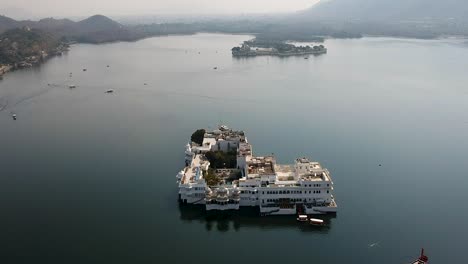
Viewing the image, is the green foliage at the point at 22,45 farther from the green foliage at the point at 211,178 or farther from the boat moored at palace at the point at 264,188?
the boat moored at palace at the point at 264,188

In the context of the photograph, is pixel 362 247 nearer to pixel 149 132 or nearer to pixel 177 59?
pixel 149 132

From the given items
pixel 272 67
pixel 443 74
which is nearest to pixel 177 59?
pixel 272 67

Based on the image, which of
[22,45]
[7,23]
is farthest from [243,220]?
[7,23]

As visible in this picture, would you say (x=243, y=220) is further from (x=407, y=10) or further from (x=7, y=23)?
(x=407, y=10)

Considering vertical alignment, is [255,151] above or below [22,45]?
below

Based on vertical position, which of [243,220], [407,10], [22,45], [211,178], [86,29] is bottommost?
→ [243,220]

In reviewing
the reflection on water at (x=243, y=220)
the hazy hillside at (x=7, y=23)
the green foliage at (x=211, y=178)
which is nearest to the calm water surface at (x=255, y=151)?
A: the reflection on water at (x=243, y=220)
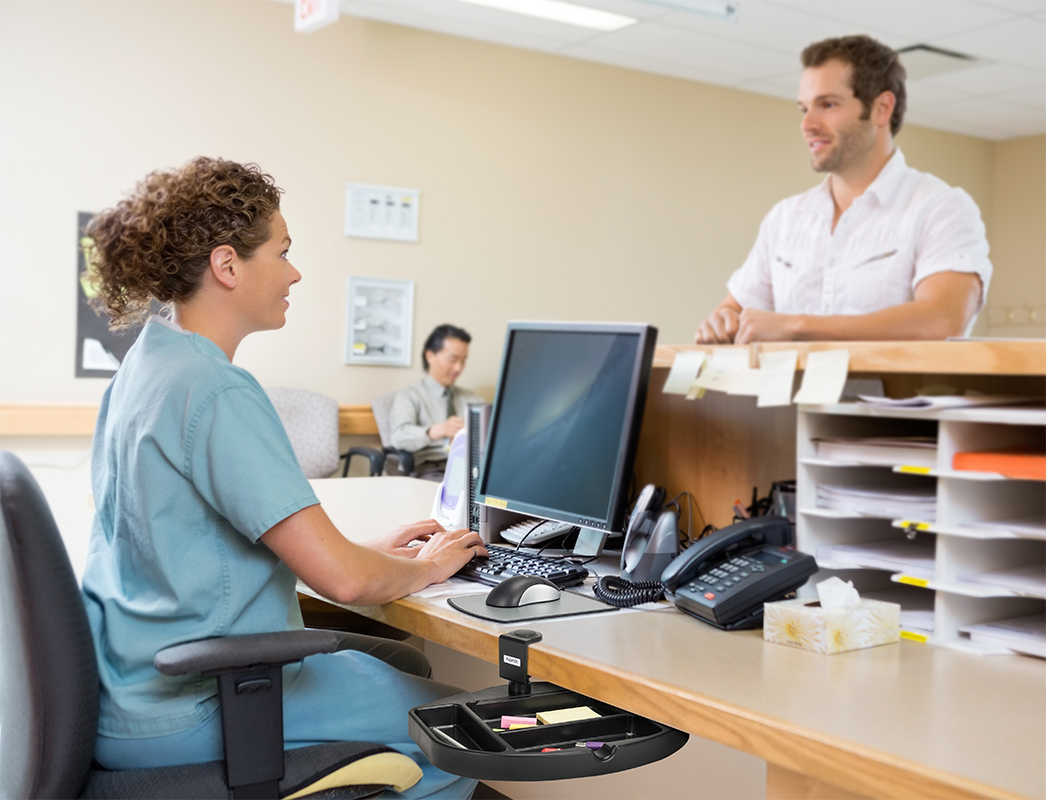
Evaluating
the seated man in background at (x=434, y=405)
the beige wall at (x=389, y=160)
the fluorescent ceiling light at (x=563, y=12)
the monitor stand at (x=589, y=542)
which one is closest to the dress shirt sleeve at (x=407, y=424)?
the seated man in background at (x=434, y=405)

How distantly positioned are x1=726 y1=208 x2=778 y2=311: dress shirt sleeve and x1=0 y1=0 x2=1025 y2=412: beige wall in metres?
2.74

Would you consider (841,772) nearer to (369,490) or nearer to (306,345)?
(369,490)

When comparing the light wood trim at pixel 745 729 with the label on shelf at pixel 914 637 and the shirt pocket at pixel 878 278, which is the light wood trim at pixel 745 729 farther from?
the shirt pocket at pixel 878 278

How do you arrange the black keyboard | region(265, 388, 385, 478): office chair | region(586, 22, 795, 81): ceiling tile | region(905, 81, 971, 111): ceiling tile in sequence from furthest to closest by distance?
region(905, 81, 971, 111): ceiling tile, region(586, 22, 795, 81): ceiling tile, region(265, 388, 385, 478): office chair, the black keyboard

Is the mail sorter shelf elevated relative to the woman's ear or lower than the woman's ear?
lower

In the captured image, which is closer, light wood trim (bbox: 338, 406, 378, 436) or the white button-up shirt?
the white button-up shirt

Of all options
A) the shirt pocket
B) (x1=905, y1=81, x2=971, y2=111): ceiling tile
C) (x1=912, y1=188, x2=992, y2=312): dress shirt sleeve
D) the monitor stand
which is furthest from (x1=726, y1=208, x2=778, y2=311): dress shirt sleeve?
(x1=905, y1=81, x2=971, y2=111): ceiling tile

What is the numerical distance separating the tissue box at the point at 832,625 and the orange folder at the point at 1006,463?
0.65 feet

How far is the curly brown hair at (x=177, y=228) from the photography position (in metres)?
1.38

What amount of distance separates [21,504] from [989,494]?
1.17m

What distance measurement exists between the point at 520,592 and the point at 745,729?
1.66 ft

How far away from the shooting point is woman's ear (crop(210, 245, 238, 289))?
4.57 ft

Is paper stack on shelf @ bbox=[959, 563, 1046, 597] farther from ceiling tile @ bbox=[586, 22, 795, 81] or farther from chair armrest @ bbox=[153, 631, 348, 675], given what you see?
ceiling tile @ bbox=[586, 22, 795, 81]

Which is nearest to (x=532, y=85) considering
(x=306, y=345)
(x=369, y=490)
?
(x=306, y=345)
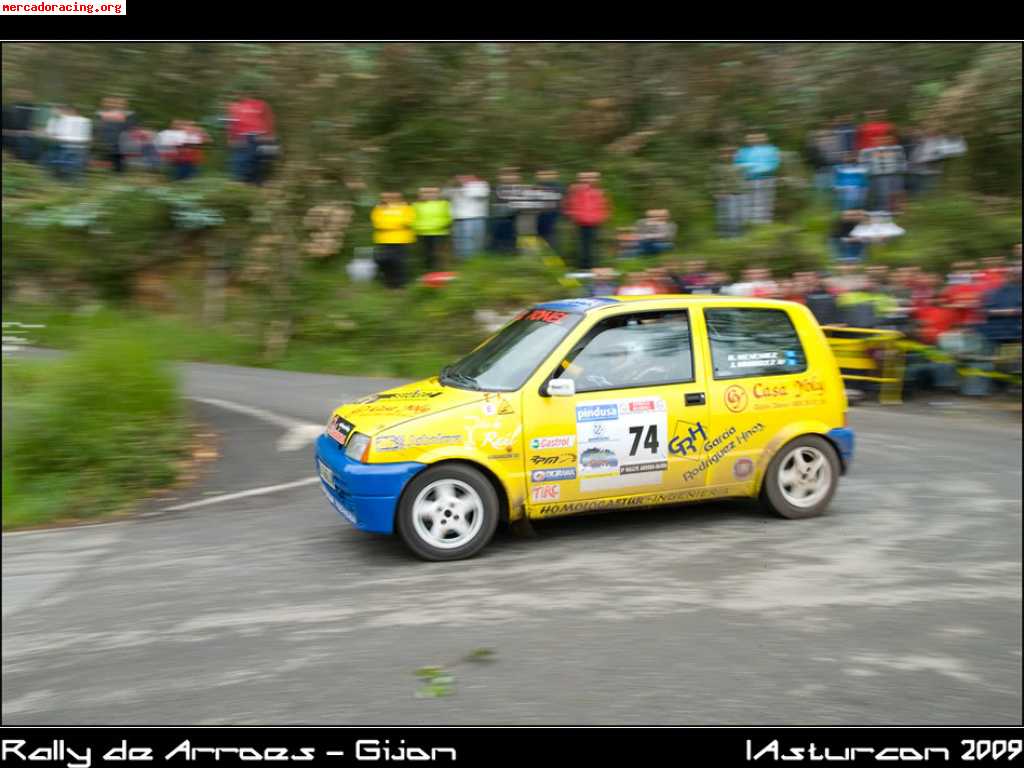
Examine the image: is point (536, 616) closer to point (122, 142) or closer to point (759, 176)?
point (759, 176)

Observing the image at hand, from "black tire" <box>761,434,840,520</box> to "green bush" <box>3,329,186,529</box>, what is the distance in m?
5.14

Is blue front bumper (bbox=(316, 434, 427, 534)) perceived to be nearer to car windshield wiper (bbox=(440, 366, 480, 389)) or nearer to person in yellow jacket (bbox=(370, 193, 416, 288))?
car windshield wiper (bbox=(440, 366, 480, 389))

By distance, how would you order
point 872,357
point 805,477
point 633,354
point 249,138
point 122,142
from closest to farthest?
point 633,354 → point 805,477 → point 872,357 → point 249,138 → point 122,142

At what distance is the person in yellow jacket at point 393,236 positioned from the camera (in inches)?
586

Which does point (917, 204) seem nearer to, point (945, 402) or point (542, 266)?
point (945, 402)

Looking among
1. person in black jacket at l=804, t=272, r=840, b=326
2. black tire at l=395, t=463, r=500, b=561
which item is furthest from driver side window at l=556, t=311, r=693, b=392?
person in black jacket at l=804, t=272, r=840, b=326

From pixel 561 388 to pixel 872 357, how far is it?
24.5ft

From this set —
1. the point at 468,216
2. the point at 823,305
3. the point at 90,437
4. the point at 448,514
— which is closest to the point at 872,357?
the point at 823,305

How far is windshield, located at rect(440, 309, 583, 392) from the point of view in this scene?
22.8 feet

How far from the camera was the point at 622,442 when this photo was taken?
6.96 meters

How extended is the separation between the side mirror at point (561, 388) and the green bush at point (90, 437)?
3.97 meters

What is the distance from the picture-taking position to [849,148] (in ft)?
56.5

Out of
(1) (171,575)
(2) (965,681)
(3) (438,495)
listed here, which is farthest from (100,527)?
(2) (965,681)

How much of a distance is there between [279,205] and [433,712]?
46.7ft
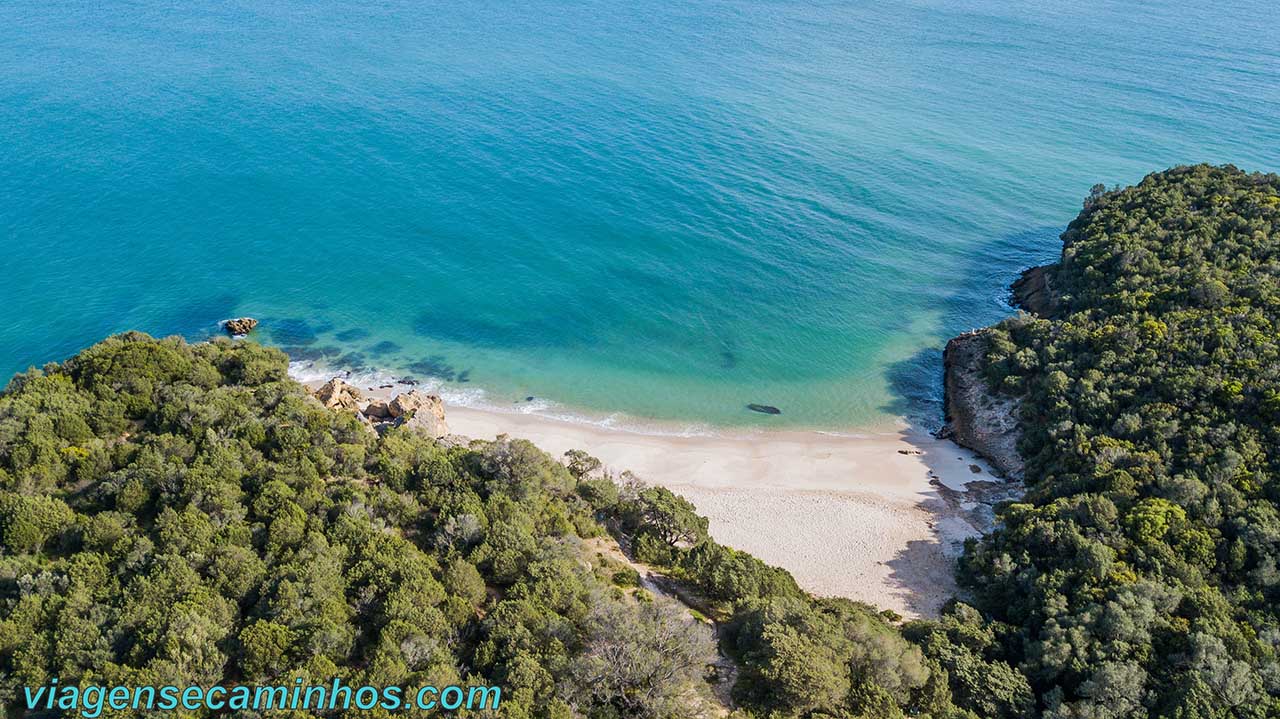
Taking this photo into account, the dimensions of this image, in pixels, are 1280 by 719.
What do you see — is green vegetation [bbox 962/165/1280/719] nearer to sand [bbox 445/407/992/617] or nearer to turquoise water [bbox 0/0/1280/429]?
sand [bbox 445/407/992/617]

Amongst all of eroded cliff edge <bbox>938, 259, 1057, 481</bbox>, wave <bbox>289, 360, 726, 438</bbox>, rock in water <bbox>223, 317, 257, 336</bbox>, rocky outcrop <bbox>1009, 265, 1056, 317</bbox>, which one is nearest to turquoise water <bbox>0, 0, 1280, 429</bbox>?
wave <bbox>289, 360, 726, 438</bbox>

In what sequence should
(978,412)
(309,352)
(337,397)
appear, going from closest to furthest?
(337,397), (978,412), (309,352)

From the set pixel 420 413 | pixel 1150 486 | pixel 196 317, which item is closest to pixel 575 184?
pixel 196 317

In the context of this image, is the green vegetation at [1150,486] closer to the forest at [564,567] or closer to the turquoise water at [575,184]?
the forest at [564,567]

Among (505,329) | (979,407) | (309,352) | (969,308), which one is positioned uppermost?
(969,308)

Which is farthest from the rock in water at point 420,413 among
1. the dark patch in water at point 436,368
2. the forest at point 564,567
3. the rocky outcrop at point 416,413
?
the dark patch in water at point 436,368

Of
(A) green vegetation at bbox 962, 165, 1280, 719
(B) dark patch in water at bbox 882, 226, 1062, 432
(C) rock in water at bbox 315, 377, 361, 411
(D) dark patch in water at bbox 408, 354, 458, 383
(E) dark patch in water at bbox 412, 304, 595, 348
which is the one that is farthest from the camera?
(E) dark patch in water at bbox 412, 304, 595, 348

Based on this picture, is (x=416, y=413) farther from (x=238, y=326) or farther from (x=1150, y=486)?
(x=1150, y=486)
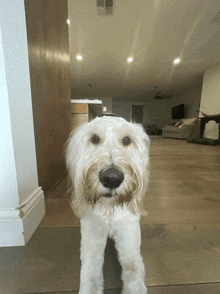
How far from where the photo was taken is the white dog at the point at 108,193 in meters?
0.68

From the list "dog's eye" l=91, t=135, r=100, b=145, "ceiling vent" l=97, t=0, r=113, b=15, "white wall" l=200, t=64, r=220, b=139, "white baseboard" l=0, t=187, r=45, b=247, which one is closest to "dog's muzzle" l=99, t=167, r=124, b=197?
"dog's eye" l=91, t=135, r=100, b=145

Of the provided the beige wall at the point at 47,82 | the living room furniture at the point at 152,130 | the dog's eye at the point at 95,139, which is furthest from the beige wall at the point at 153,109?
the dog's eye at the point at 95,139

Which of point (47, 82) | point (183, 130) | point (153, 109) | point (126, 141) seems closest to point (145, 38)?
point (47, 82)

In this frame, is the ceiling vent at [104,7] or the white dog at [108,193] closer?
the white dog at [108,193]

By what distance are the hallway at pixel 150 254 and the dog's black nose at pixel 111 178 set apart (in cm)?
46

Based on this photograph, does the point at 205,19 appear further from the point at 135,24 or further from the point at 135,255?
the point at 135,255

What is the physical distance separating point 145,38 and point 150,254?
5.49 m

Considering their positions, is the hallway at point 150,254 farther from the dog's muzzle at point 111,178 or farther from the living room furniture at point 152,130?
the living room furniture at point 152,130

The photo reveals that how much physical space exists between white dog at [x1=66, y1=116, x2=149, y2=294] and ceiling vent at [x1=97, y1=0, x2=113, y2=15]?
351 cm

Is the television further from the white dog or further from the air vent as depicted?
the white dog

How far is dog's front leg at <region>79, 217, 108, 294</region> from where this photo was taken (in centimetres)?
62

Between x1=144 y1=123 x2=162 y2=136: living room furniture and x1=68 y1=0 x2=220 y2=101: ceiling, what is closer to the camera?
x1=68 y1=0 x2=220 y2=101: ceiling

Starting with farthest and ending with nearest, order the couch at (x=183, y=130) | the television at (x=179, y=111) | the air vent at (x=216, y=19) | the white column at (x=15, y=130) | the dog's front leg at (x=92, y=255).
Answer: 1. the television at (x=179, y=111)
2. the couch at (x=183, y=130)
3. the air vent at (x=216, y=19)
4. the white column at (x=15, y=130)
5. the dog's front leg at (x=92, y=255)

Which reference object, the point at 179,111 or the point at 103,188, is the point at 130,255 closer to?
the point at 103,188
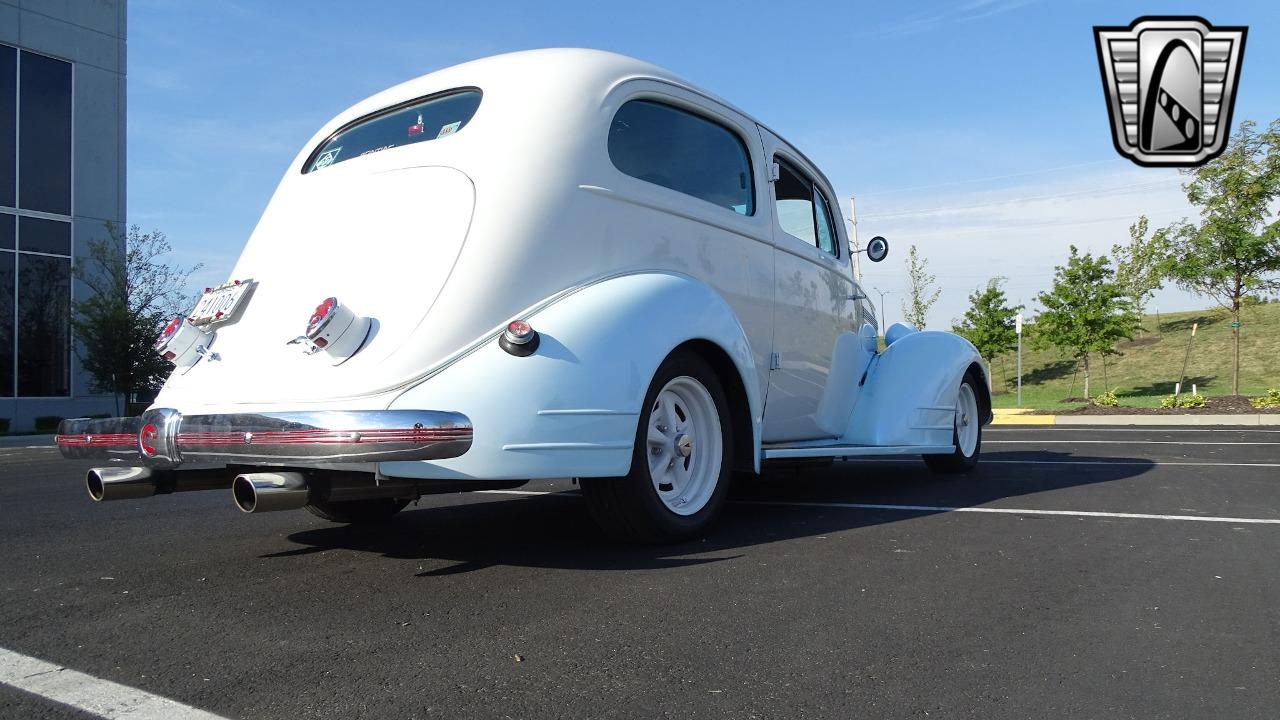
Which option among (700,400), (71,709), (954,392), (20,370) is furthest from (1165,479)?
(20,370)

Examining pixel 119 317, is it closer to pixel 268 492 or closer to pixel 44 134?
pixel 44 134

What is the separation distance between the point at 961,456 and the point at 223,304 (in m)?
5.76

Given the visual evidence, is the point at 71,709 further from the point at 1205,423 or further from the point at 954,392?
the point at 1205,423

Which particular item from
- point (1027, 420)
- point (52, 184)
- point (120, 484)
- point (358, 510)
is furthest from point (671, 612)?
point (52, 184)

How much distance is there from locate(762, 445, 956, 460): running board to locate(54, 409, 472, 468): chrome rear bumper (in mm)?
2143

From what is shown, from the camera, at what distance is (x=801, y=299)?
5.84 m

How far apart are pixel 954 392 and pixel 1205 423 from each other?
11119 millimetres

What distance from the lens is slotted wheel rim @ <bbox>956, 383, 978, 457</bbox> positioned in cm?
798

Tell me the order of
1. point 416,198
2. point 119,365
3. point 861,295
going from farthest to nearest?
point 119,365, point 861,295, point 416,198

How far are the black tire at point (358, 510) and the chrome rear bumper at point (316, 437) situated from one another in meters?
1.32

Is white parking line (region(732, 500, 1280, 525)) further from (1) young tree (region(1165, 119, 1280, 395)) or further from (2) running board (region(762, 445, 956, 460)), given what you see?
(1) young tree (region(1165, 119, 1280, 395))

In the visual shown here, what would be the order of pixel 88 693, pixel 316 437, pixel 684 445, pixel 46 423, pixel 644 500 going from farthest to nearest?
pixel 46 423 → pixel 684 445 → pixel 644 500 → pixel 316 437 → pixel 88 693

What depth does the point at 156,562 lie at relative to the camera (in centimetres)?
427

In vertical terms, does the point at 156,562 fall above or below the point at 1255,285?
below
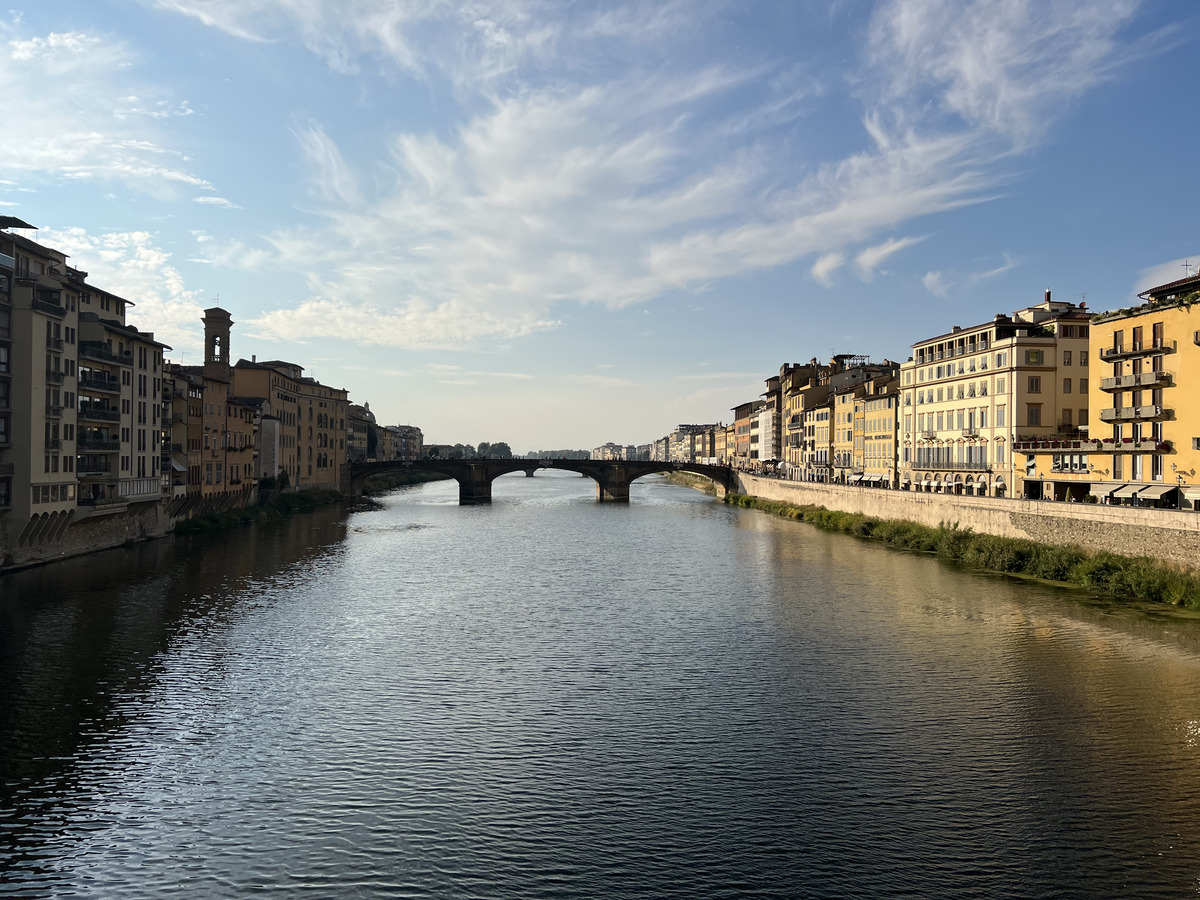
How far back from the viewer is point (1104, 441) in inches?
1940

- _Exercise instructions_
Can you render the material from the line with "Which particular item from" to the line with "11119 millimetres", both included, as a Markdown table with the columns Row and Line, numbering each row and leaving out blank lines?

- _Finished exercise_
| Row | Line |
|---|---|
| 1 | Which particular item from |
| 2 | - point (1027, 420) |
| 3 | - point (52, 184) |
| 4 | - point (120, 484) |
| 5 | - point (358, 510) |
| 6 | is furthest from point (671, 612)? |
| 7 | point (52, 184) |
| 8 | How much distance is there from locate(762, 445, 956, 460): running board to locate(54, 409, 472, 468): chrome rear bumper (in mm)? |
| 9 | 2143 |
| 10 | From what is shown, from the camera, at what distance is (x=801, y=299)? |
| 11 | 5.84 m |
| 12 | How far apart are pixel 954 392 and pixel 1205 423 from each other? |
| 13 | 11119 millimetres |